- [Task instructions]
From the post on U.S. policy toward the world's poor, reproduce the passage that begins with the words containing "Saturday, June 05, 2004" and ends with "therefore can't resolve.".

- [Selected excerpt]
↓

Saturday, June 05, 2004

"Don't Know, Should Care"

Such is the title of a piece by Jeffrey Sachs in today's NYTimes. With a broad brush, he blasts the US government's approach (not just Bush)to the world's poor, using USAID as a convenient yet deserved whipping boy. Here are the highlights:

...In the world's poorest regions, from the Andes to Central Asia, the government seems to operate almost blindly, facing challenges that it simply does not understand and therefore can't resolve.

This isn't a problem that started in this Bush administration, though the combination of ignorance and arrogance in President Bush's foreign policy has proved especially lethal. Since the early 1980's, American development programs have been gutted, to the point that there is little institutional understanding about societies seething because of mass unemployment, rapid population growth, pervasive disease and chronic hunger.

↑

Records from a dataset
↓

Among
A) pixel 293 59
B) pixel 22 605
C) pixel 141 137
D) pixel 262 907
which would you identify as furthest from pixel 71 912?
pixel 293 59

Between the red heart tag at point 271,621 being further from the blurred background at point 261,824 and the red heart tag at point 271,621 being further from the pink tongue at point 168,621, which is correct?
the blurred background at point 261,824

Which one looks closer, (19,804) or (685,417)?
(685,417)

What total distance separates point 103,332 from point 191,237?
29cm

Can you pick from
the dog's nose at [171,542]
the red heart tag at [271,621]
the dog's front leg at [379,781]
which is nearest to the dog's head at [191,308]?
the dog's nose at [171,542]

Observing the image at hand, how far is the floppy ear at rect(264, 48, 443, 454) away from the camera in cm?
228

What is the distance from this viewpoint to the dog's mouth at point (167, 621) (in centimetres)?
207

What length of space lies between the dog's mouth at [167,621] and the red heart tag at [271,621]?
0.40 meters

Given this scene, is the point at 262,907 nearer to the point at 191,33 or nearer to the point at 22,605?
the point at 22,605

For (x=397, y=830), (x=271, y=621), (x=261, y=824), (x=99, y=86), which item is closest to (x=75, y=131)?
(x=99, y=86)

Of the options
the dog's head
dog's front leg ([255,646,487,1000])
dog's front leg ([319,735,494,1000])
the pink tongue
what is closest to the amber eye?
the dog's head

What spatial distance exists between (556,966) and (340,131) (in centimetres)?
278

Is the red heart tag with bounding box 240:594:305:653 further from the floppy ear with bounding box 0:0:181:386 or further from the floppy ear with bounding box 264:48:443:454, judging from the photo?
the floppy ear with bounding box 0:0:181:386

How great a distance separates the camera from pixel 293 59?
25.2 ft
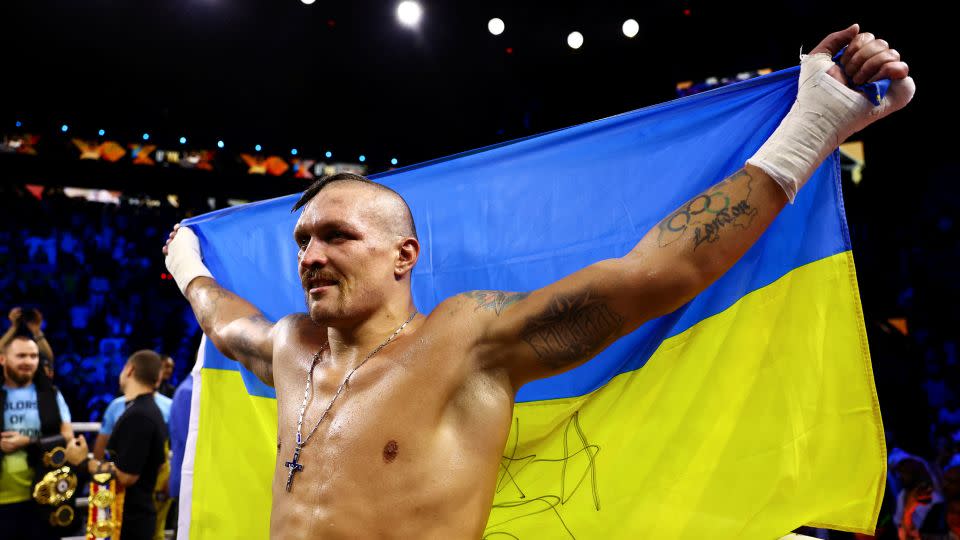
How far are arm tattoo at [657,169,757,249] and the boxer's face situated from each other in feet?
2.11

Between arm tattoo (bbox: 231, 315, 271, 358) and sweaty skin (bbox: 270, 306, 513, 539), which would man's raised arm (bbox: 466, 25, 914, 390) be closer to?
sweaty skin (bbox: 270, 306, 513, 539)

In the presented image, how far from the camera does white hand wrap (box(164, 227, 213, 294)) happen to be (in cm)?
249

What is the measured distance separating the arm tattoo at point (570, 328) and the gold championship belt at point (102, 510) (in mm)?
2853

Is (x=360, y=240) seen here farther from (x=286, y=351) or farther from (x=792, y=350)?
(x=792, y=350)

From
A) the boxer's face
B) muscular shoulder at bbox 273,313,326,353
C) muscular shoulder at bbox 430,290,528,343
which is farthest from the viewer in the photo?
muscular shoulder at bbox 273,313,326,353

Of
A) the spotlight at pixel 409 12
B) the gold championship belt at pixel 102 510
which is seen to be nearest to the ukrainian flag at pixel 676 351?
the gold championship belt at pixel 102 510

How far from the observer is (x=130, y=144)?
8984 millimetres

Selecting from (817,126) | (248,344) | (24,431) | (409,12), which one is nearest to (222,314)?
(248,344)

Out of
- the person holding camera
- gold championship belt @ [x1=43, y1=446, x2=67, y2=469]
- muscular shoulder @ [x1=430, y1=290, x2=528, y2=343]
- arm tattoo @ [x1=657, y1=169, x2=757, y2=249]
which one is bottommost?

↑

- [Written response]
Saturday, June 05, 2004

"Don't Know, Should Care"

Such is the title of a piece by Jeffrey Sachs in today's NYTimes. With a broad brush, he blasts the US government's approach (not just Bush)to the world's poor, using USAID as a convenient yet deserved whipping boy. Here are the highlights:

...In the world's poorest regions, from the Andes to Central Asia, the government seems to operate almost blindly, facing challenges that it simply does not understand and therefore can't resolve.